A seqüência de recortes de ministros do STF com o desfecho-final-dramático (obviamente escolhido a dedo), reduz a profundidade e seriedade de uma polêmica discussão. O documentário que diz-se interessado em contar um história, utiliza o sofrimento de uma mãe, como elemento de reforço para deslegitimar o democrático processo de discussão sobre a legislação no STF. Em troca do que? Claro! Da manutenção do paradigma anterior e da “inquestionabilidade” do mesmo. Pergunto. A quem isso interessa?
Através da dor e sofrimento de uma mãe, o documentário faz proselitismo disfarçado de jornalismo, na defesa do aborto como solução mais aceitável para a dor de gestantes com filhos anencéfalos.
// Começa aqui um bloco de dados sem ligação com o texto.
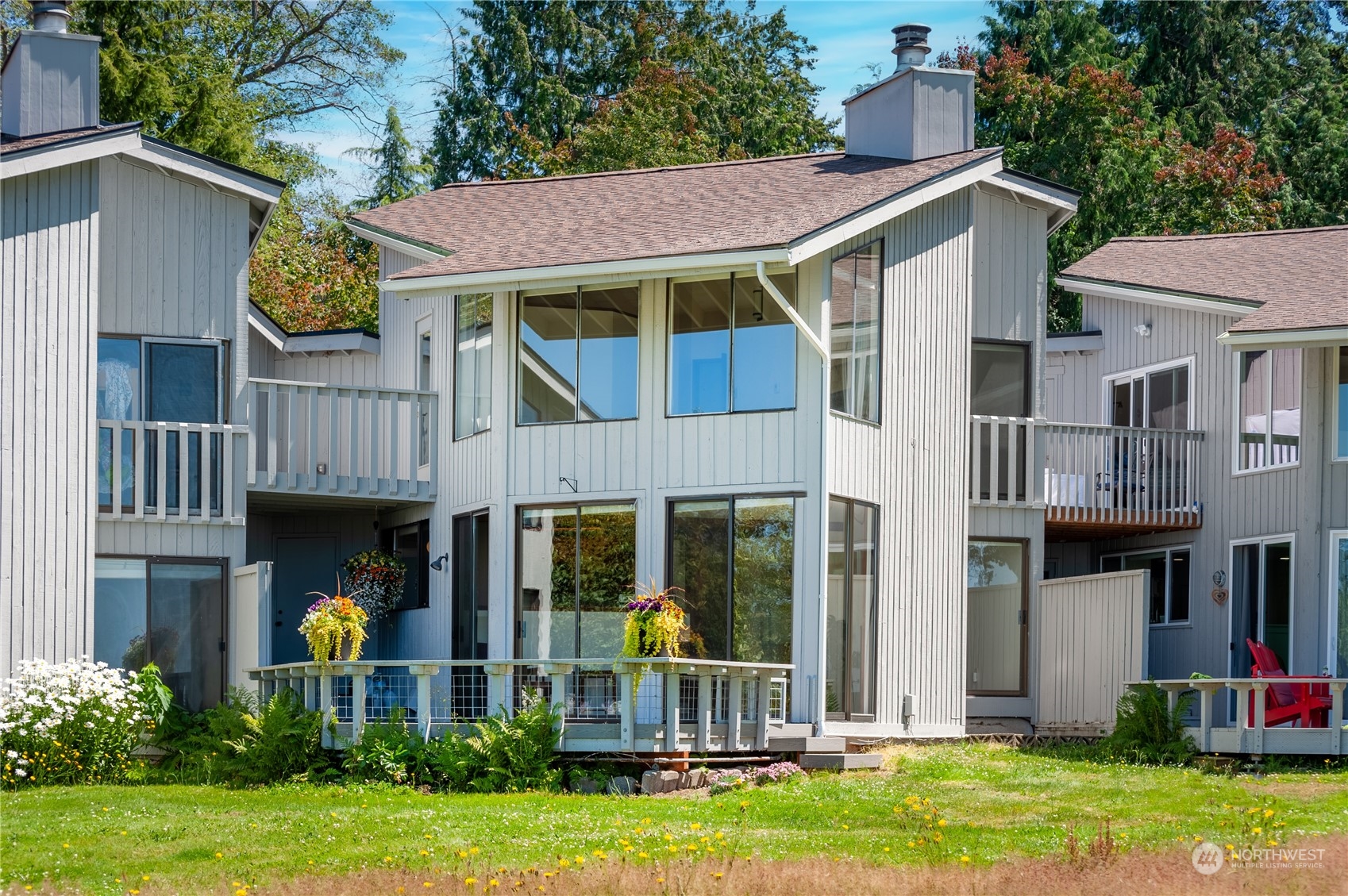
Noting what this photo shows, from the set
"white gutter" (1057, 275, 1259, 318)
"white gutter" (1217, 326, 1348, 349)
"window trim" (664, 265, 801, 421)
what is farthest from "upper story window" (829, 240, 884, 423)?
"white gutter" (1057, 275, 1259, 318)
Sugere nas entrelinhas um padrão de realidade de vida, como se a anencefalia fosse um problema social exclusivo dos muito pobres. (algo que poderia ter sido evitado, com um contra-ponto de personagens ou apenas com informações extras, dando um panorama da incidência da doença frente a população e suas classes – o que faria sentido, já que o documentário se dedicou a apresentar informações extras além da história do casal).
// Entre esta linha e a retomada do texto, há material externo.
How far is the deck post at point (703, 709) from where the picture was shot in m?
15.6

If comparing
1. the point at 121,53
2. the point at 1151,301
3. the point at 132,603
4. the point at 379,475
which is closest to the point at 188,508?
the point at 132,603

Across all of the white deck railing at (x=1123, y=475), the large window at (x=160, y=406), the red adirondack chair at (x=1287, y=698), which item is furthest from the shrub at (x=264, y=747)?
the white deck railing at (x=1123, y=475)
Novamente discordo. ...Que injustiça? Não poder abortar? Isso é definido pela legislação e se a mesma está em discussão e portanto congelada, não existe injustiça. Aliás, ela ter um bebê anencéfalo é parte do “jogo” estatístico da vida. Alguns nascem com habilidades e aptidões que garantirão sucesso, outros com defeitos que podem abreviar a vida. Será que o fato de uns trazerem alegrias e outros tristeza, faz um ou outro menos digno de direito a vida? E a defesa dessa dignidade tornasse assim uma injustiça a mãe?
Outras....
O documentário é baixo, porque utilizasse da dor e da ignorância de seus personagens para fazer proselitismo mascarado.
O documentário é um ótimo exemplo de jornalismo com intenções cruéis, mascarado de sensível e engajado, ao se dizer focado em “apenas em contar uma história” e “criticar os efeitos colaterais de uma estrutura social”.